Stored records —
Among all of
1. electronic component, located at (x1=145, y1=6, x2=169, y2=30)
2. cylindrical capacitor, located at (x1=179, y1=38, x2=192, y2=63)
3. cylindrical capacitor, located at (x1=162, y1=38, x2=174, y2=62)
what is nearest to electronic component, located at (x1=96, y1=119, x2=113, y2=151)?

Problem details —
Pick out every line of the material above that contains the string "electronic", and copy each one. Case counts, so match capitalization precisely.

Expected output —
1. electronic component, located at (x1=145, y1=6, x2=169, y2=30)
what is nearest to electronic component, located at (x1=96, y1=119, x2=113, y2=151)?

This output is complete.